I say quite absolutely yes. To take even a cursory glance at a google search for ‘Christian nationalism’, for example, would show that a pattern of beliefs and values most certainly coalesce to ‘infect’ the American political process in an attempt to make civil law more like biblical law. Here is an easy example: other students may have walked across the quad over the last two days and seen the Project Truth display that was intended to scare people away from considering abortion as a choice, even though law currently is quite clear, Constitutionally: abortion is legal.

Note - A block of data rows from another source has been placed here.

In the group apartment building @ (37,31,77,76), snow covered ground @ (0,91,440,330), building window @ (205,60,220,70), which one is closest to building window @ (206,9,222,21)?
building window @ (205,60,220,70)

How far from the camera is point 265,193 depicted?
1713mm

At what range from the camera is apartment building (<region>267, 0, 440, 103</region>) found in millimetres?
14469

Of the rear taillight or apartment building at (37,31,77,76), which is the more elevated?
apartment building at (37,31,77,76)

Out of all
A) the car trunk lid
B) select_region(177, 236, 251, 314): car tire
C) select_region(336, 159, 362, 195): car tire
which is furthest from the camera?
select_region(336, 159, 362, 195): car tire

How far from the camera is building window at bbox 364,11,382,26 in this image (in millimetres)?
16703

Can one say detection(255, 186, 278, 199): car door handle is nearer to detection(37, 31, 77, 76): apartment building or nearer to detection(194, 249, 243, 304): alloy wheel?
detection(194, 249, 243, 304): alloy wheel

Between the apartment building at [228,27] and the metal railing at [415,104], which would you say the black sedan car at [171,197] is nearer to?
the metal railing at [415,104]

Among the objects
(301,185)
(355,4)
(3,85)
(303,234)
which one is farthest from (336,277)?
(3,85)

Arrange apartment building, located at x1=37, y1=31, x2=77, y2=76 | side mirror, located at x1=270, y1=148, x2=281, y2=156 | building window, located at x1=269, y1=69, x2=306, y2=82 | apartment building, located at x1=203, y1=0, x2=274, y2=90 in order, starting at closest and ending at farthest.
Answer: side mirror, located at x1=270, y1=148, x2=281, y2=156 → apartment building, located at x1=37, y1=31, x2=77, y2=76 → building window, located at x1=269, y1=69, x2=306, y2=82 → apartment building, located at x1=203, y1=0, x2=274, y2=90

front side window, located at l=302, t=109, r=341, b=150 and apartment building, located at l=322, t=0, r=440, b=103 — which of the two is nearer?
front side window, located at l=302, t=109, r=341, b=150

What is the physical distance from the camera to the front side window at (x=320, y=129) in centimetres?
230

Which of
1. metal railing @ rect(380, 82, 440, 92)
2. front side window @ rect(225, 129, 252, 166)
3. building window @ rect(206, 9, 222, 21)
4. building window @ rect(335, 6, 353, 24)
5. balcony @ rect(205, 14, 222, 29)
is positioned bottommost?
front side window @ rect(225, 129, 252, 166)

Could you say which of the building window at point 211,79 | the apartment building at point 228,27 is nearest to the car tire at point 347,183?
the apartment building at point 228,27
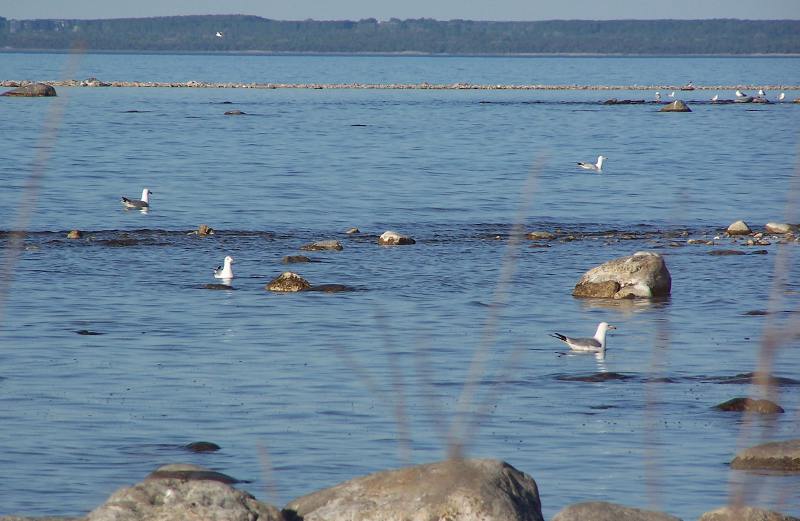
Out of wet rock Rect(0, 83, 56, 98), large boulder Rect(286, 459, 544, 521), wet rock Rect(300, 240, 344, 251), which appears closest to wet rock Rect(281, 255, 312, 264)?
wet rock Rect(300, 240, 344, 251)

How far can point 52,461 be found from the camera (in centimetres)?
1171

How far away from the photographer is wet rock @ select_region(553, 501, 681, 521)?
27.2 feet

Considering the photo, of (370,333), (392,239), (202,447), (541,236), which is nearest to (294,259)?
(392,239)

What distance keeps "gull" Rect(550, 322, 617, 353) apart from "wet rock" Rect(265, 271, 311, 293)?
19.9 feet

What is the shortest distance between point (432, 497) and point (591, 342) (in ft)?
30.6

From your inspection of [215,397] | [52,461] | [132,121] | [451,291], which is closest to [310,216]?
[451,291]

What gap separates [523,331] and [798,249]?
36.1ft

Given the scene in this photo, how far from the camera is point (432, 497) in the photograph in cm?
813

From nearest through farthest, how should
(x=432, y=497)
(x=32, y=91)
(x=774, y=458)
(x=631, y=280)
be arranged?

But in an effort to sway public opinion to the ends of making abortion not only illegal, but, according to at least three of the members I spoke with, a crime punishable by the American legal system, this group continually accosted students with a pamphlet describing abortion as worse than slavery and akin to ‘womb-lynching.’ What is the penalty for the woman who has an abortion prior to 20 weeks? I pressed….God will decide. See where I am going with this?
Nationalism can be defended as an ideology, as I have shown, but I can agree for the sake of argument that it is a thin ideology in that it does take on characteristics of the ideology it is attached to. I believe my example shows this as well, in that there is a ‘good’ American Nationalism that we can all agree gives us warm fuzzies (national anthem before a game, etc.) but when this is connected at the hip to fundamental evangelical Christianity, it becomes a danger to the legitimacy of our Government. The law is the law; God’s 'law' is for people who believe in him to follow.
To force American law to bend to Dueteronomy and Leviticus, as this group contends it should, would change us from a democracy to a theocracy.